When I got off the train from work the other day, there were
a couple of people sitting at a card table registering voters for the upcoming
election. I had to fight a sudden urge
to run as fast as I could in the opposite direction.
Ten years ago, I would have been those people behind the
card table. At this time in 1996, I was in
New Hampshire
doing GOTV work for the state AFL-CIO. I
spent two weeks eating cold pizza and doughnuts and telephoning as many union
members as I could
Politics was something I learned literally at my mother’s
knee. One of my earliest memories is my
mother taking me to an envelope stuffing session at a campaign office. The day I turned 18, she slapped a voter
registration card into my hand and said “fill this out.” I eventually followed in her footsteps, and
from 1988 through 2000, I dutifully volunteered for (or was assigned to) a campaign
every two years. For most of that
period, I lived in Washington,
DC, where we followed poll
results the way that baseball fans follow box scores.

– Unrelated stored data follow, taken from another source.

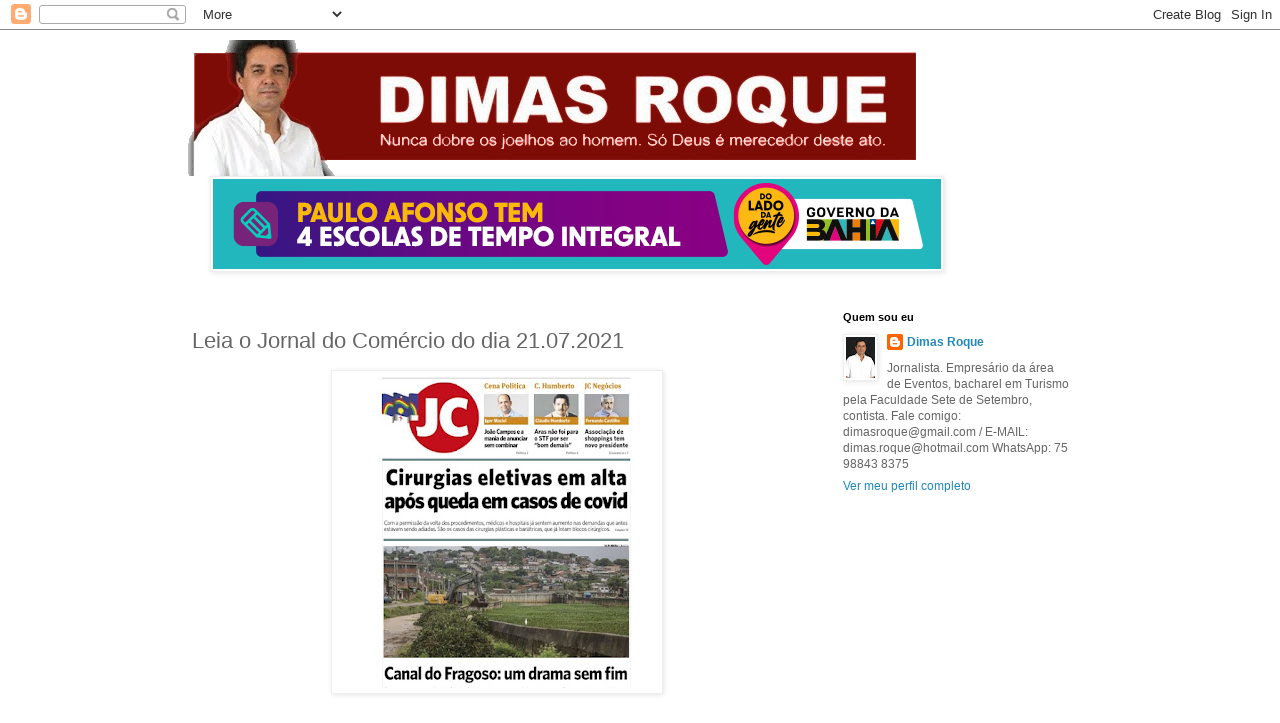

--- FILE ---
content_type: text/html; charset=utf-8
request_url: https://www.google.com/recaptcha/api2/aframe
body_size: 268
content:
<!DOCTYPE HTML><html><head><meta http-equiv="content-type" content="text/html; charset=UTF-8"></head><body><script nonce="xEItJ-1fCbvTjIOGaCNWZg">/** Anti-fraud and anti-abuse applications only. See google.com/recaptcha */ try{var clients={'sodar':'https://pagead2.googlesyndication.com/pagead/sodar?'};window.addEventListener("message",function(a){try{if(a.source===window.parent){var b=JSON.parse(a.data);var c=clients[b['id']];if(c){var d=document.createElement('img');d.src=c+b['params']+'&rc='+(localStorage.getItem("rc::a")?sessionStorage.getItem("rc::b"):"");window.document.body.appendChild(d);sessionStorage.setItem("rc::e",parseInt(sessionStorage.getItem("rc::e")||0)+1);localStorage.setItem("rc::h",'1769243885465');}}}catch(b){}});window.parent.postMessage("_grecaptcha_ready", "*");}catch(b){}</script></body></html>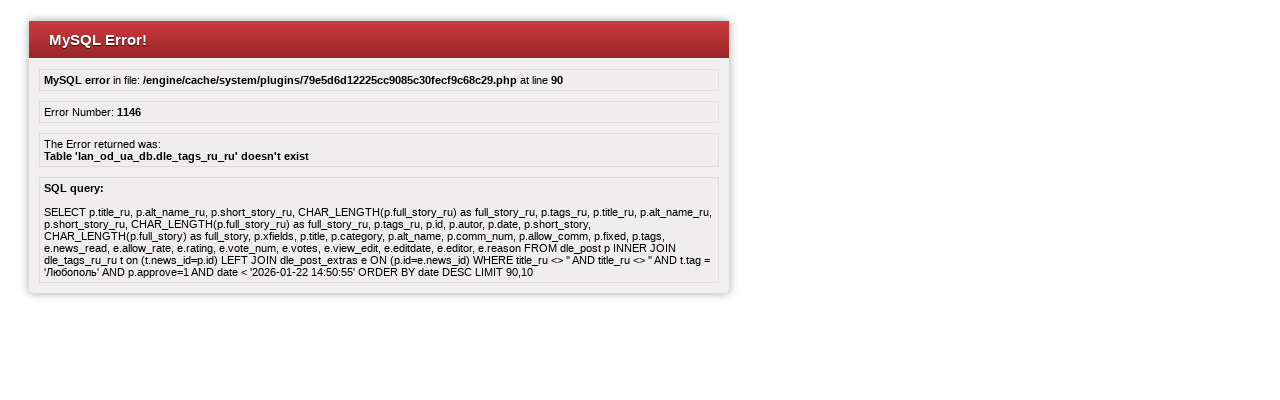

--- FILE ---
content_type: text/html; charset=UTF-8
request_url: https://lan.od.ua/ru/tags/%D0%9B%D1%8E%D0%B1%D0%BE%D0%BF%D0%BE%D0%BB%D1%8C/page/10/
body_size: 934
content:
<?xml version="1.0" encoding="iso-8859-1"?>
<!DOCTYPE html PUBLIC "-//W3C//DTD XHTML 1.0 Transitional//EN" "http://www.w3.org/TR/xhtml1/DTD/xhtml1-transitional.dtd">
<html xmlns="http://www.w3.org/1999/xhtml">
<head>
<title>MySQL Fatal Error</title>
<meta http-equiv="Content-Type" content="text/html; charset=utf-8" />
<style type="text/css">
<!--
body {
	font-family: Verdana, Arial, Helvetica, sans-serif;
	font-size: 11px;
	font-style: normal;
	color: #000000;
}
.top {
  color: #ffffff;
  font-size: 15px;
  font-weight: bold;
  padding-left: 20px;
  padding-top: 10px;
  padding-bottom: 10px;
  text-shadow: 0 1px 1px rgba(0, 0, 0, 0.75);
  background-color: #AB2B2D;
  background-image: -moz-linear-gradient(top, #CC3C3F, #982628);
  background-image: -ms-linear-gradient(top, #CC3C3F, #982628);
  background-image: -webkit-gradient(linear, 0 0, 0 100%, from(#CC3C3F), to(#982628));
  background-image: -webkit-linear-gradient(top, #CC3C3F, #982628);
  background-image: -o-linear-gradient(top, #CC3C3F, #982628);
  background-image: linear-gradient(top, #CC3C3F, #982628);
  filter: progid:DXImageTransform.Microsoft.gradient( startColorstr='#CC3C3F', endColorstr='#982628',GradientType=0 ); 
  background-repeat: repeat-x;
  border-bottom: 1px solid #ffffff;
}
.box {
	margin: 10px;
	padding: 4px;
	background-color: #EFEDED;
	border: 1px solid #DEDCDC;

}
-->
</style>
</head>
<body>
	<div style="width: 700px;margin: 20px; border: 1px solid #D9D9D9; background-color: #F1EFEF; -moz-border-radius: 5px; -webkit-border-radius: 5px; border-radius: 5px; -moz-box-shadow: 0px 0px 8px rgba(0, 0, 0, 0.3); -webkit-box-shadow: 0px 0px 8px rgba(0, 0, 0, 0.3); box-shadow: 0px 0px 8px rgba(0, 0, 0, 0.3);" >
		<div class="top" >MySQL Error!</div>
		<div class="box" ><b>MySQL error</b> in file: <b>/engine/cache/system/plugins/79e5d6d12225cc9085c30fecf9c68c29.php</b> at line <b>90</b></div>
		<div class="box" >Error Number: <b>1146</b></div>
		<div class="box" >The Error returned was:<br /> <b>Table &#039;lan_od_ua_db.dle_tags_ru_ru&#039; doesn&#039;t exist</b></div>
		<div class="box" ><b>SQL query:</b><br /><br />SELECT p.title_ru, p.alt_name_ru, p.short_story_ru, CHAR_LENGTH(p.full_story_ru) as full_story_ru, p.tags_ru, p.title_ru, p.alt_name_ru, p.short_story_ru, CHAR_LENGTH(p.full_story_ru) as full_story_ru, p.tags_ru, p.id, p.autor, p.date, p.short_story, CHAR_LENGTH(p.full_story) as full_story, p.xfields, p.title, p.category, p.alt_name, p.comm_num, p.allow_comm, p.fixed, p.tags, e.news_read, e.allow_rate, e.rating, e.vote_num, e.votes, e.view_edit, e.editdate, e.editor, e.reason FROM dle_post p INNER JOIN dle_tags_ru_ru t on (t.news_id=p.id) LEFT JOIN dle_post_extras e ON (p.id=e.news_id) WHERE title_ru &lt;&gt; &#039;&#039; AND title_ru &lt;&gt; &#039;&#039; AND t.tag = &#039;Любополь&#039; AND p.approve=1 AND date &lt; &#039;2026-01-22 14:50:55&#039; ORDER BY date DESC LIMIT 90,10</div>
		</div>		
</body>
</html>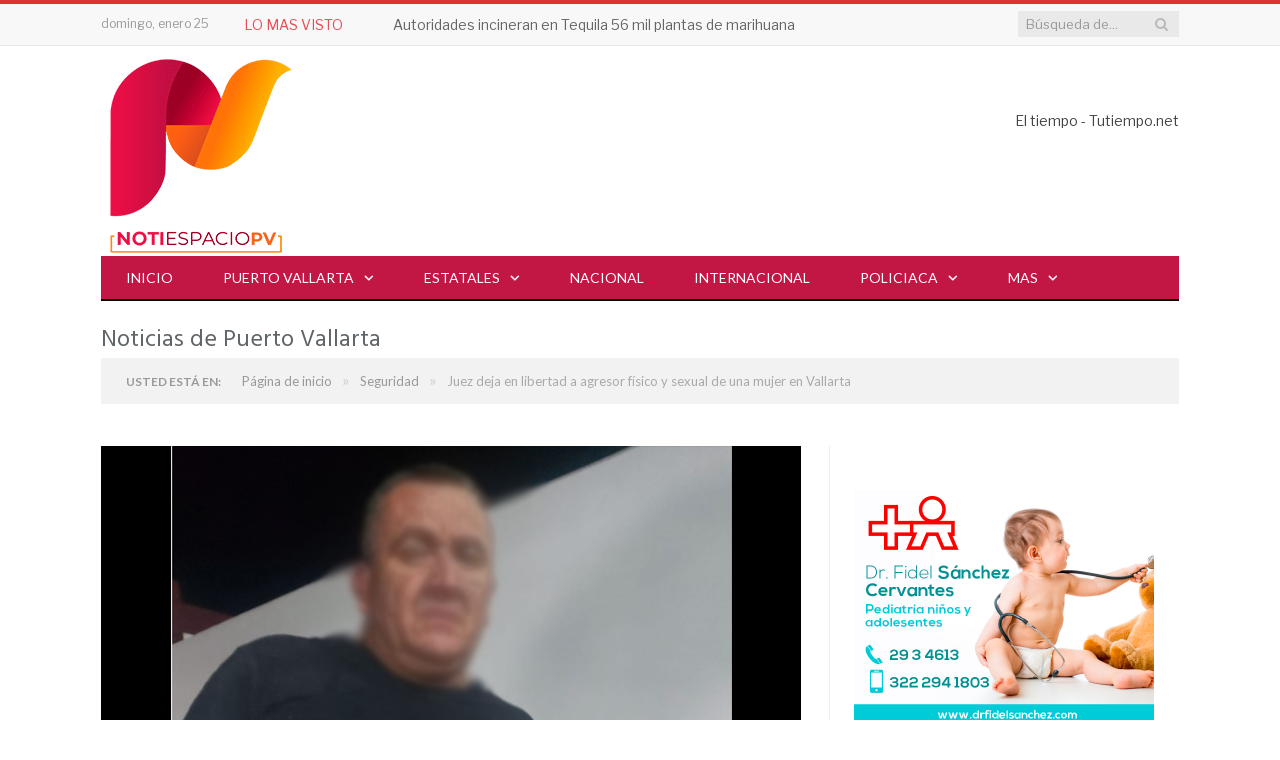

--- FILE ---
content_type: text/html; charset=utf-8
request_url: https://www.google.com/recaptcha/api2/aframe
body_size: 259
content:
<!DOCTYPE HTML><html><head><meta http-equiv="content-type" content="text/html; charset=UTF-8"></head><body><script nonce="OS9MFN7Pv_FMNhhJHgiNFQ">/** Anti-fraud and anti-abuse applications only. See google.com/recaptcha */ try{var clients={'sodar':'https://pagead2.googlesyndication.com/pagead/sodar?'};window.addEventListener("message",function(a){try{if(a.source===window.parent){var b=JSON.parse(a.data);var c=clients[b['id']];if(c){var d=document.createElement('img');d.src=c+b['params']+'&rc='+(localStorage.getItem("rc::a")?sessionStorage.getItem("rc::b"):"");window.document.body.appendChild(d);sessionStorage.setItem("rc::e",parseInt(sessionStorage.getItem("rc::e")||0)+1);localStorage.setItem("rc::h",'1769369768903');}}}catch(b){}});window.parent.postMessage("_grecaptcha_ready", "*");}catch(b){}</script></body></html>

--- FILE ---
content_type: application/javascript; charset=utf-8
request_url: https://fundingchoicesmessages.google.com/f/AGSKWxUgoFfmahOe67SgeIRhQWpxf35FAhsHr7vuYljfoIoNuGQVSCaVkU99O3sKq6ivEhLYqeWg1VTRxgzFE9y8ynAH7Lzv_fSJVDDXiIA3AvC6l7tAcrGV4SJzjx3gTIUG8rwEdA0DObJkut5DmMGfEuT4gjiNv3C7i8INFwVdt7FB85Nu2SsslPE-3XZl/_/skyscraperad./globalAdTag./300x150_/responsive-ad./adv-banner.
body_size: -1289
content:
window['811246bf-ee40-46f9-a852-a90cb2cfcb10'] = true;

So what happened? There was no single cause. The deepening of my faith in my 20s led me to
feel a greater tension between some positions taken by my political
party—positions that at one time I had shared—and those of my Church. But I felt no attraction to the opposition
either. I began to feel a sense of
political homelessness that many Catholics seem to share today.
But it wasn’t only that I had changed my mind on a few
things. I was also growing increasingly
disenchanted with the way that politics was being practiced, and at my role in
enabling that. Two decades of advocacy
for a variety of causes and candidates had turned me into a person who cared
more about winning than the truth. I
found myself writing talking points I no longer believed in and finding ways to
discount evidence that didn’t fit my preconceived worldview. I’d become an ideologue and after a campaign
where I was depressed after my candidate won,
I realized that it was time to get out.
As Lemony Snicket might say, this is not a story with a
happy ending. I’ve become so cynical and
suspicious of advocates for causes and candidates that sometimes I’m paralyzed
with indecision. I tend to assume that I’m
not getting the whole truth, and all too often I can find evidence to back that
up. Even when I see candidates and
elected officials embracing the things I believe in, I tend to grimace. I am certainly not recommending this as a
moral stance; it’s an emotional cul de
sac in which I seem to be caught.
In their statement Faithful Citizenship, the U.S.
bishops argue that participation in the political process is a “moral
obligation.” This may be true, but there
are moral dangers here too. You can get
so caught up with a cause, a candidate, or a party that you start shaving small
bits off the truth and sanding down the sharp edges of the Gospel.
In an election where issues of great moral
import—abortion, war, torture, poverty, marriage—are at stake, it may seem absurd
to suggest that there is something more important than who wins this November
or how these issues are dealt with in the months to come. But there is.
First and foremost, we need to be faithful and we need to be
truthful. We need to preach the fullness
of the Gospel, even if—perhaps especially if—it embarrasses our comrades and
gives comfort to our opponents. We need
to remain committed to the search for truth, even if the truth we discover
undermines our arguments. We need to
trust enough in eternal victory to risk temporal defeat.